According to media reports in Germany, the European Union and the German government will discuss the government's plans to abolish the capital gains tax on the sale of one joint-stock company by another and also to allow the sale of long-term holdings without the intervention of the tax authority. The meeting will take place on 26 April when the EU says it will raise some concerns over the new tax law.

The EU is concerned that Germany's new tax law, scheduled to take effect next year, could be in violation of the EU's code of best practice on unfair tax competition. This is the first time that Germany has been affected by the list of unfair tax practices drawn up by the EU. However, the code of best practice has not yet been officially approved and until that time it is not legally binding for EU member states. But there is an understanding between the member states that any plans they may have to reform their tax laws should conform with the code.

It is possible that foreign countries will view the new tax rules as unfair because it has the potential to cultivate an environment that will attract foreign holding companies to Germany.
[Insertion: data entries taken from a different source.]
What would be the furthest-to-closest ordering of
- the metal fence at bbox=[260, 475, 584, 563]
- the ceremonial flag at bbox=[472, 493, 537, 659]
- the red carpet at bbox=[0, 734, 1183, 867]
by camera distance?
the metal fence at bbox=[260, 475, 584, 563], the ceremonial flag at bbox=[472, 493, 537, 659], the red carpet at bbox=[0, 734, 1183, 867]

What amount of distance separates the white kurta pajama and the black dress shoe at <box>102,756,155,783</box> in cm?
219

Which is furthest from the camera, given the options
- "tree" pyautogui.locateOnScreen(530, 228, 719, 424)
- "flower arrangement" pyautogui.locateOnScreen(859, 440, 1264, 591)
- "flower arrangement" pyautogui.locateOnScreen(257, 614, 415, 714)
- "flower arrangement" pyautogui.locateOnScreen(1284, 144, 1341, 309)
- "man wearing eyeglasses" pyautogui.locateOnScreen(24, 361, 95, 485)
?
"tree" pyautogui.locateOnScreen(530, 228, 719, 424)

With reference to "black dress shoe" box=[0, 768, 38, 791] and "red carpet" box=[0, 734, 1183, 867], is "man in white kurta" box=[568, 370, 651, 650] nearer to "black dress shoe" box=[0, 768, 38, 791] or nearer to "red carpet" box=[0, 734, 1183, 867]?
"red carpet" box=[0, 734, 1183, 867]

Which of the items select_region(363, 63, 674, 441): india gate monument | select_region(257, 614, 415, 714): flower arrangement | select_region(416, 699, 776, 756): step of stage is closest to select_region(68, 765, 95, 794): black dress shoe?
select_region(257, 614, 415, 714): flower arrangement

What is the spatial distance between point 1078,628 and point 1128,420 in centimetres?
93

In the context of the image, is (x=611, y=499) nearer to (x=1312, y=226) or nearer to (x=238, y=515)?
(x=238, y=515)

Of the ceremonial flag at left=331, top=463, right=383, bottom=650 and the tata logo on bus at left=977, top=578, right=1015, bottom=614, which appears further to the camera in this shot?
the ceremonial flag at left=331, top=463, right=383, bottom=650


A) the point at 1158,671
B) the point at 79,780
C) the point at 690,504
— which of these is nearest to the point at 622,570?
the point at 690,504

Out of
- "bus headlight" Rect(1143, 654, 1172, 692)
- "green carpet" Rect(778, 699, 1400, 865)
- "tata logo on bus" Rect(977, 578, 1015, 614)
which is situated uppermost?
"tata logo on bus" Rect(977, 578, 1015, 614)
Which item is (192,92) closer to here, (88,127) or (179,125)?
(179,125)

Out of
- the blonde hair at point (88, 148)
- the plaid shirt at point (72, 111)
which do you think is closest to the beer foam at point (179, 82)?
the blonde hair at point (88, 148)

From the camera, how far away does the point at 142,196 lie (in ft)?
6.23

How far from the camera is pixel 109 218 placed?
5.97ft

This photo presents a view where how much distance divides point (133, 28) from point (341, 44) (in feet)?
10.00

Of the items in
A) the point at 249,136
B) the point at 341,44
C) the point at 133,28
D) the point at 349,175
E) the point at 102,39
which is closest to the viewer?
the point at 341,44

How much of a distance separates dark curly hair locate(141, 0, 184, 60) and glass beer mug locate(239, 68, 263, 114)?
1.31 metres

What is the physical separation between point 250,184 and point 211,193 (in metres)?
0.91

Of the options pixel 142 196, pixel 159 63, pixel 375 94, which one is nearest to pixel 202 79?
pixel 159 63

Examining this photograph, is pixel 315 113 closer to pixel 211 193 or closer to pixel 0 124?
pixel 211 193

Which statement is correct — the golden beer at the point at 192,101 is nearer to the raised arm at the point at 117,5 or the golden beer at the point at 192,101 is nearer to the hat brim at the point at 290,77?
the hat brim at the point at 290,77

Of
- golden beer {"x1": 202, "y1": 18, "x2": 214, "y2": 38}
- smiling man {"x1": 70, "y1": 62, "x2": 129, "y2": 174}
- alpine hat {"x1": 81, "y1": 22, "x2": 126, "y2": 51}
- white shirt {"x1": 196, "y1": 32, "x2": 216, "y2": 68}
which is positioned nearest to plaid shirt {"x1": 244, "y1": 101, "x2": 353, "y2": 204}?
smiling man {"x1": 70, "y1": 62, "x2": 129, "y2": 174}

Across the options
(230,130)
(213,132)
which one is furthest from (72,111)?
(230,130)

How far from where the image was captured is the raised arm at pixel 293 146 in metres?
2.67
Therefore it is likely that, at the meeting with the EU, the German Finance Ministry will agree to amend the legislation to prevent foreign companies from benefitting from the abolition of the capital gains tax.

The Finance Minister, Mr Hans Eichel, has previously indicated that he is willing to review Germany's law governing international tax evasion. Last week Finance Ministry Under-secretary, Heribert Zitzelsberger, had planned to deliver a report to the German parliament's finance committee explaining the need to amend the law but this has now been postponed until after Easter.